>> Start Entries shown

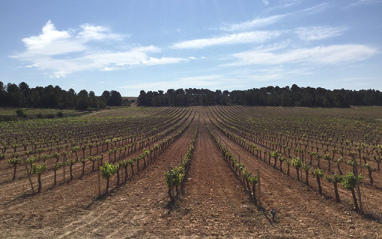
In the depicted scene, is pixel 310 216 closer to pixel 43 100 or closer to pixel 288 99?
pixel 43 100

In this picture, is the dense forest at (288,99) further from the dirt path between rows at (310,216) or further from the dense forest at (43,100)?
the dirt path between rows at (310,216)

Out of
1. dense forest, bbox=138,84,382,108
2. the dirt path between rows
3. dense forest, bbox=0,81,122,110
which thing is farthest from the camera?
dense forest, bbox=138,84,382,108

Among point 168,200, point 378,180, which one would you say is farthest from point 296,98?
point 168,200

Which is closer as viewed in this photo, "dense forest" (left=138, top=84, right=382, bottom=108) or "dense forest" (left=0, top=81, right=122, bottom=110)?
"dense forest" (left=0, top=81, right=122, bottom=110)

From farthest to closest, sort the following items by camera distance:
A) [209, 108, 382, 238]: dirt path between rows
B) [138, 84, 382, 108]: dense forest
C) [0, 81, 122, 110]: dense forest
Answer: [138, 84, 382, 108]: dense forest < [0, 81, 122, 110]: dense forest < [209, 108, 382, 238]: dirt path between rows

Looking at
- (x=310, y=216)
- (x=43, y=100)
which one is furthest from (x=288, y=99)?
(x=310, y=216)

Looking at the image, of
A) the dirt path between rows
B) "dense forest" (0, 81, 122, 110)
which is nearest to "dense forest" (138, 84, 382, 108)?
"dense forest" (0, 81, 122, 110)

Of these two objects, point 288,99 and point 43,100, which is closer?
point 43,100

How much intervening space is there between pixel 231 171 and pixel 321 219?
32.0 ft

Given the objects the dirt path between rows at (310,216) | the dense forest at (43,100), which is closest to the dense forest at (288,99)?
the dense forest at (43,100)

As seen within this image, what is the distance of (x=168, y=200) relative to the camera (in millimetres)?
13711

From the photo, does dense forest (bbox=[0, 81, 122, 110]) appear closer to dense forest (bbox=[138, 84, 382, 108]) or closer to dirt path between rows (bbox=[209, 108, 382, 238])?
dense forest (bbox=[138, 84, 382, 108])

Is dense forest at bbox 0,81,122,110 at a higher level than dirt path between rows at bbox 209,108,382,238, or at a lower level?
higher

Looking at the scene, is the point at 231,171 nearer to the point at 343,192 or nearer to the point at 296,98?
the point at 343,192
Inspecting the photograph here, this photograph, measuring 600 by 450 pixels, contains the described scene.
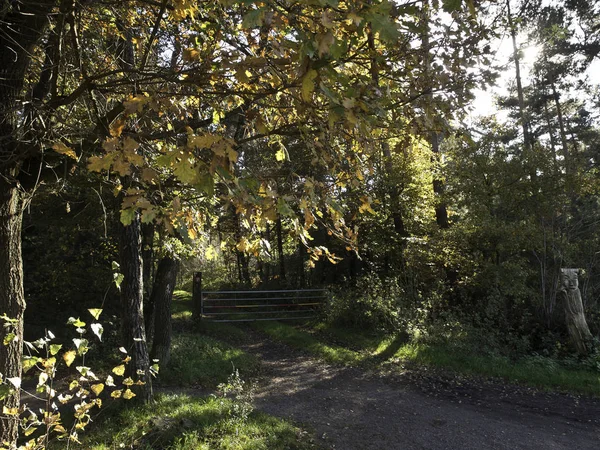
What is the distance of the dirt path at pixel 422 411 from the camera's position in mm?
5691

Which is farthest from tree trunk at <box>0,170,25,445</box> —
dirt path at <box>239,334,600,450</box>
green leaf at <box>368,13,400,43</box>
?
dirt path at <box>239,334,600,450</box>

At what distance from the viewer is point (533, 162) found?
1100 cm

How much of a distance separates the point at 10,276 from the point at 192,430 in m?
2.86

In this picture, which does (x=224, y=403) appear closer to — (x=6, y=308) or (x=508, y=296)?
(x=6, y=308)

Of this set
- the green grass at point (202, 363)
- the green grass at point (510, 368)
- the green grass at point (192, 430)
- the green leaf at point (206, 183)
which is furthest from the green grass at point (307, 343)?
the green leaf at point (206, 183)

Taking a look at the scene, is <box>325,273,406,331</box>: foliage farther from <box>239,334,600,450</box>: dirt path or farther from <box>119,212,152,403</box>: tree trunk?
<box>119,212,152,403</box>: tree trunk

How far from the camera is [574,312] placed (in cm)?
956

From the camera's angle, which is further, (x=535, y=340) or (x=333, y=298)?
(x=333, y=298)

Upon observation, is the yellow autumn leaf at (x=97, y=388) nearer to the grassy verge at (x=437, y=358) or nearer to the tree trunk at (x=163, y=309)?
the tree trunk at (x=163, y=309)

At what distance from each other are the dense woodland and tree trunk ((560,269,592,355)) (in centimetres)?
7

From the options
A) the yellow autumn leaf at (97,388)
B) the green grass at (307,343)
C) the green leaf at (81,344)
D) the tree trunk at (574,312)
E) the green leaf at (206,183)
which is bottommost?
the green grass at (307,343)

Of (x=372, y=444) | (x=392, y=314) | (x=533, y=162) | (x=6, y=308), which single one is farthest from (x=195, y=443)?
(x=533, y=162)

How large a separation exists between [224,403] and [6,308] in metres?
3.49

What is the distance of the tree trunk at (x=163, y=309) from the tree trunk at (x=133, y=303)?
199cm
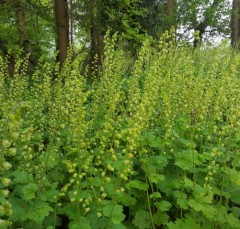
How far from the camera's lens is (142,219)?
2621 millimetres

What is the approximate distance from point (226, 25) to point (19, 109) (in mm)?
17902

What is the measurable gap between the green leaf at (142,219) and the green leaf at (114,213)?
36 cm

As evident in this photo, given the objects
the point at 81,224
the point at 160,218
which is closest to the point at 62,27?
the point at 160,218

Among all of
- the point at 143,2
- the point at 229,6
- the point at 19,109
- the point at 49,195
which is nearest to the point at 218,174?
the point at 49,195

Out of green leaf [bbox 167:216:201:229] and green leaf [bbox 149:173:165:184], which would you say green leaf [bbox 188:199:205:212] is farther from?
green leaf [bbox 149:173:165:184]

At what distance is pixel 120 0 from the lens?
8547mm

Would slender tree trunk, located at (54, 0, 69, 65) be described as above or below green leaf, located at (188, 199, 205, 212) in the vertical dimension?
above

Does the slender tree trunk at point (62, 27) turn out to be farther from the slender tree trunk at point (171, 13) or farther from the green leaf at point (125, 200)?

>> End Entries shown

-- Set task --
Copy out every line above word for word, leaving out the pictures.

-- Correct result --
In the depicted scene, is pixel 310 216 closer to pixel 43 100 or closer to pixel 288 99?
pixel 43 100

In this picture, is the dense forest at (288,99) further from the dirt path between rows at (310,216) or further from the dense forest at (43,100)?
the dirt path between rows at (310,216)

Out of
1. dense forest, bbox=138,84,382,108
2. the dirt path between rows
3. dense forest, bbox=0,81,122,110
which thing is farthest from the camera?
dense forest, bbox=138,84,382,108

Among point 168,200, point 378,180, which one would you say is farthest from point 296,98?
point 168,200

Which is closer as viewed in this photo, "dense forest" (left=138, top=84, right=382, bottom=108) or "dense forest" (left=0, top=81, right=122, bottom=110)?
"dense forest" (left=0, top=81, right=122, bottom=110)

From farthest to closest, sort the following items by camera distance:
A) [209, 108, 382, 238]: dirt path between rows
B) [138, 84, 382, 108]: dense forest
C) [0, 81, 122, 110]: dense forest
Answer: [138, 84, 382, 108]: dense forest < [0, 81, 122, 110]: dense forest < [209, 108, 382, 238]: dirt path between rows

Looking at
- (x=310, y=216)
- (x=43, y=100)
which one is furthest from (x=288, y=99)?
(x=310, y=216)

Looking at the image, of
A) the dirt path between rows
B) "dense forest" (0, 81, 122, 110)
which is nearest to "dense forest" (138, 84, 382, 108)?
"dense forest" (0, 81, 122, 110)

Of these two objects, point 288,99 and point 43,100, which is closer?
point 43,100

How much intervening space is there between pixel 231 171 and pixel 321 219?
32.0 ft

Given the objects the dirt path between rows at (310,216) | the dense forest at (43,100), which is closest to the dense forest at (288,99)?
the dense forest at (43,100)

As seen within this image, what is the distance of (x=168, y=200) relative to the camera (in millimetres)?
13711

From the photo, does dense forest (bbox=[0, 81, 122, 110]) appear closer to dense forest (bbox=[138, 84, 382, 108]) or closer to dirt path between rows (bbox=[209, 108, 382, 238])?
dense forest (bbox=[138, 84, 382, 108])

Is dense forest at bbox 0,81,122,110 at a higher level than dirt path between rows at bbox 209,108,382,238, or at a lower level?
higher

Looking at the scene, is the point at 231,171 nearer to the point at 343,192 or nearer to the point at 296,98?
the point at 343,192
Inspecting the photograph here, this photograph, measuring 600 by 450 pixels, contains the described scene.
What is the distance of the dirt path at pixel 422 411 from the camera's position in mm?
5691

Which is farthest from tree trunk at <box>0,170,25,445</box> —
dirt path at <box>239,334,600,450</box>
green leaf at <box>368,13,400,43</box>
?
dirt path at <box>239,334,600,450</box>

At what distance from the viewer is point (533, 162) found?
1100 cm

How much of a distance separates the point at 10,276 from the point at 192,430 in m?
2.86

In this picture, which does (x=224, y=403) appear closer to — (x=6, y=308) or (x=508, y=296)?
(x=6, y=308)

Of this set
- the green grass at point (202, 363)
- the green grass at point (510, 368)
- the green grass at point (192, 430)
- the green leaf at point (206, 183)
which is furthest from the green grass at point (307, 343)?
the green leaf at point (206, 183)

Taking a look at the scene, is <box>325,273,406,331</box>: foliage farther from <box>239,334,600,450</box>: dirt path or farther from <box>119,212,152,403</box>: tree trunk?
<box>119,212,152,403</box>: tree trunk

How far from the camera is [574,312] placed (in cm)?
956

From the camera's angle, which is further, (x=535, y=340) or (x=333, y=298)?
(x=333, y=298)

Upon observation, is the yellow autumn leaf at (x=97, y=388) nearer to the grassy verge at (x=437, y=358) or nearer to the tree trunk at (x=163, y=309)?
the tree trunk at (x=163, y=309)

At what distance from each other are the dense woodland and tree trunk ((560,269,592,355)) (in centimetres)?
7

From the options
A) the yellow autumn leaf at (97,388)
B) the green grass at (307,343)
C) the green leaf at (81,344)
D) the tree trunk at (574,312)
E) the green leaf at (206,183)
which is bottommost?
the green grass at (307,343)

Of (x=372, y=444) | (x=392, y=314) | (x=533, y=162) | (x=6, y=308), which single one is farthest from (x=195, y=443)?
(x=533, y=162)

How large a separation exists between [224,403] and [6,308] in metres?
3.49

What is the distance of the tree trunk at (x=163, y=309) from the tree trunk at (x=133, y=303)?
199cm
How far from the camera's lens is (142,219)?
2621 millimetres

What is the approximate distance from point (226, 25) to point (19, 109) (in mm)?
17902

What is the measurable gap between the green leaf at (142,219) and the green leaf at (114,213)?
36 cm

As evident in this photo, given the objects
the point at 81,224
the point at 160,218
which is closest to the point at 62,27?
the point at 160,218

Among all of
- the point at 143,2
- the point at 229,6
- the point at 19,109
- the point at 49,195
which is nearest to the point at 218,174?
the point at 49,195

Out of green leaf [bbox 167:216:201:229] and green leaf [bbox 149:173:165:184], which would you say green leaf [bbox 188:199:205:212] is farther from?
green leaf [bbox 149:173:165:184]

At what distance is pixel 120 0 from the lens?
8547mm

Would slender tree trunk, located at (54, 0, 69, 65) be described as above or below green leaf, located at (188, 199, 205, 212) in the vertical dimension?
above

Does the slender tree trunk at point (62, 27) turn out to be farther from the slender tree trunk at point (171, 13) or farther from the green leaf at point (125, 200)?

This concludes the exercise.